Explaining Patterns in Data with Language Models via Interpretable
Autoprompting
- URL: http://arxiv.org/abs/2210.01848v1
- Date: Tue, 4 Oct 2022 18:32:14 GMT
- Title: Explaining Patterns in Data with Language Models via Interpretable
Autoprompting
- Authors: Chandan Singh, John X. Morris, Jyoti Aneja, Alexander M. Rush,
Jianfeng Gao
- Abstract summary: We introduce interpretable autoprompting (iPrompt), an algorithm that generates a natural-language string explaining the data.
iPrompt can yield meaningful insights by accurately finding groundtruth dataset descriptions.
Experiments with an fMRI dataset show the potential for iPrompt to aid in scientific discovery.
- Score: 143.4162028260874
- License: http://creativecommons.org/licenses/by/4.0/
- Abstract: Large language models (LLMs) have displayed an impressive ability to harness
natural language to perform complex tasks. In this work, we explore whether we
can leverage this learned ability to find and explain patterns in data.

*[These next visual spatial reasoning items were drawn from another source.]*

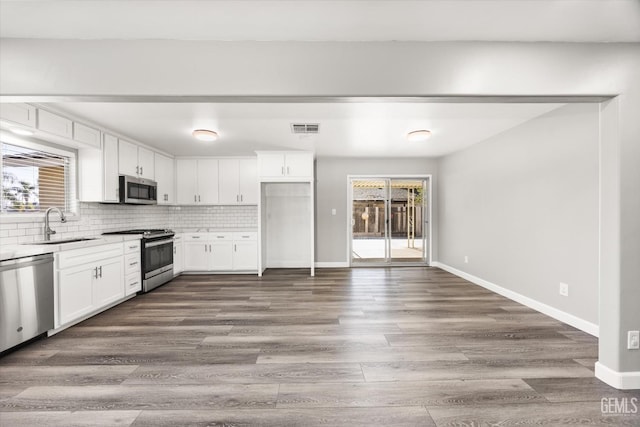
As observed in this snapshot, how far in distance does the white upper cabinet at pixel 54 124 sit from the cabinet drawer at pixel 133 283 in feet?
6.35

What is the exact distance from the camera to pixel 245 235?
589 centimetres

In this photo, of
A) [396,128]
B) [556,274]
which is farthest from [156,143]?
[556,274]

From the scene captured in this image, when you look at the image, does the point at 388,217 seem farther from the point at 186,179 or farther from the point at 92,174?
the point at 92,174

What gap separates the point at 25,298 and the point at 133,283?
1.61m

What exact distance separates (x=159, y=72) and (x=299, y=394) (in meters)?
2.31

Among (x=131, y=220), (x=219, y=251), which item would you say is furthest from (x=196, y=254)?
(x=131, y=220)

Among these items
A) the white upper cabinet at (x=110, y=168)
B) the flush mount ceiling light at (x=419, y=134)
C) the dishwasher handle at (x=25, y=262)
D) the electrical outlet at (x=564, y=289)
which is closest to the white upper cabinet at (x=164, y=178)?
the white upper cabinet at (x=110, y=168)

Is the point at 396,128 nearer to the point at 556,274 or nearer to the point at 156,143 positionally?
the point at 556,274

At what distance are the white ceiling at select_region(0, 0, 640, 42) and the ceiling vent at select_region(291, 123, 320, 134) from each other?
188 centimetres

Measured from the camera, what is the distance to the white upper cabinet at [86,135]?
11.9 feet

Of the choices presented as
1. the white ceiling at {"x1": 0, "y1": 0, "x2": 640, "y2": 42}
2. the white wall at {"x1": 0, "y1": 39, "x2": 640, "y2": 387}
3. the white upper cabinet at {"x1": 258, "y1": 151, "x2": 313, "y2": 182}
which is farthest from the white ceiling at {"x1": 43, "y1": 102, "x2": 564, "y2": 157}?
the white ceiling at {"x1": 0, "y1": 0, "x2": 640, "y2": 42}

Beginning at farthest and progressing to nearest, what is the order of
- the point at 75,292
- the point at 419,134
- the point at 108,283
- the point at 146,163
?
the point at 146,163
the point at 419,134
the point at 108,283
the point at 75,292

Specifically, given a pre-trained LLM and data examples, we introduce
interpretable autoprompting (iPrompt), an algorithm that generates a
natural-language string explaining the data. iPrompt iteratively alternates
between generating explanations with an LLM and reranking them based on their
performance when used as a prompt. Experiments on a wide range of datasets,
from synthetic mathematics to natural-language understanding, show that iPrompt
can yield meaningful insights by accurately finding groundtruth dataset
descriptions. Moreover, the prompts produced by iPrompt are simultaneously
human-interpretable and highly effective for generalization: on real-world
sentiment classification datasets, iPrompt produces prompts that match or even
improve upon human-written prompts for GPT-3. Finally, experiments with an fMRI
dataset show the potential for iPrompt to aid in scientific discovery. All code
for using the methods and data here is made available on Github.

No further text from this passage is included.